Detecting Text Data as Table while working with Java.

Open urmay opened this issue 6 years ago • 1 comments

while passing only first page as command line argument it is able to detect table from the whole text. But when passing the whole document it is also detecting the text as the table.
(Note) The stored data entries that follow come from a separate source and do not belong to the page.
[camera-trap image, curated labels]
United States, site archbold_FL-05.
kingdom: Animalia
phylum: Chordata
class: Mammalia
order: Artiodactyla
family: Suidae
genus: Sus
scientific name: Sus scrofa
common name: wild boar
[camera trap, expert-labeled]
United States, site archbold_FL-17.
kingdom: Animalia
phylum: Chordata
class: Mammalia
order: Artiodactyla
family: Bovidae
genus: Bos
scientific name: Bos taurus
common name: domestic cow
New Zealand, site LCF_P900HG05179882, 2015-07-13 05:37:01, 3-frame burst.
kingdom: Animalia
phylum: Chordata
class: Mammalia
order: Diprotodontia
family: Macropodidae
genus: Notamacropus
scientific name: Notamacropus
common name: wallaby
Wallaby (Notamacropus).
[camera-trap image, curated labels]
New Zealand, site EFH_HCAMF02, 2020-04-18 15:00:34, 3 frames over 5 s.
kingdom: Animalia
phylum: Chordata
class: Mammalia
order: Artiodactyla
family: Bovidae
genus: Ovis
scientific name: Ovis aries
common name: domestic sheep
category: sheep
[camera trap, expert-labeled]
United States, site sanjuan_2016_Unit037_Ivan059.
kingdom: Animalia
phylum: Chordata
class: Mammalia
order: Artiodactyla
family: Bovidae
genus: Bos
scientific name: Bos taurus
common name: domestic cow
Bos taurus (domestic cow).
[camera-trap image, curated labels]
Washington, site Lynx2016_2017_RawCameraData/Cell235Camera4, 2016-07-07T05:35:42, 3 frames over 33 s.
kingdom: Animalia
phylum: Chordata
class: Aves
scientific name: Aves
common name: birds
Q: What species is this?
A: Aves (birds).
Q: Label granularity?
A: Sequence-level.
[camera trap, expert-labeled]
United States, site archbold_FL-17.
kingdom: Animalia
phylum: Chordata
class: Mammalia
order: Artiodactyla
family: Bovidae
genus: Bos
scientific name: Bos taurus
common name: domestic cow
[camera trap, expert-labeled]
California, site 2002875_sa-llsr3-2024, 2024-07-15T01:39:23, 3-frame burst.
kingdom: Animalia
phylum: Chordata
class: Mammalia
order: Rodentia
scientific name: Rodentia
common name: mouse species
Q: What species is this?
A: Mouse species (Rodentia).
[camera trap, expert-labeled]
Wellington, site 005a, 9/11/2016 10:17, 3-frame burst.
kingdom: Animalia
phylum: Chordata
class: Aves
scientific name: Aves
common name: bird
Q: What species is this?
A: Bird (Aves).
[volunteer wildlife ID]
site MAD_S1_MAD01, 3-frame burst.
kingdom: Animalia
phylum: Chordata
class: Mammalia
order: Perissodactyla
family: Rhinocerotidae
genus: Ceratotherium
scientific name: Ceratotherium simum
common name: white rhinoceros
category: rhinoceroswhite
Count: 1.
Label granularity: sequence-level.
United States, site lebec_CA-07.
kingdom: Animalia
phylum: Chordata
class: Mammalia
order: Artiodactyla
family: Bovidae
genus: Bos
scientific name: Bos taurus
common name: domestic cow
Version: tabula-1.0.2.jar

Java Code:

public static void main(String[] args) throws ParseException
{
	// String commandLineOptions[] = {"-p", "all", "-o", "$tsv"};
	String commandLineOptions[] = {"-p", "1", "-o", "$tsv"};

	CommandLineParser parser = new DefaultParser();
	try
	{
		CommandLine line = parser.parse(buildOptions(), commandLineOptions);
		new CommandLineApp(System.out, line).extractFileInto(
				new File("C:/Users/path to pdf/ast_sci_data_tables_sample.pdf"),
				new File("C:/Users/path to pdf/ast_sci_data_tables_sample.tsv"));
	}
	catch (Exception e)
	{
		e.printStackTrace();
	}
}

Surprisingly while applying same file on python library it is able to detect only tables from the whole pdf.

Python Code:

import tabula
from tabula import read_pdf
from tabula import convert_into
df=read_pdf("C:/Users/path to pdf/ast_sci_data_tables_sample.pdf",multiple_tables=True,pages = 'all')
convert_into("C:/Users/path to pdf/ast_sci_data_tables_sample.pdf","test.json",output_format="json",multiple_tables=True,pages = 'all')

Pdf file :http://www.sedl.org/afterschool/toolkits/science/pdf/ast_sci_data_tables_sample.pdf

May 07 '19 13:05 urmay

Use Nurminen detection algorithm to detect only tables, and the you can use BasicExtractorAlgorthm to extract the data into required format like csv, html.

May 29 '20 10:05 satyaraj479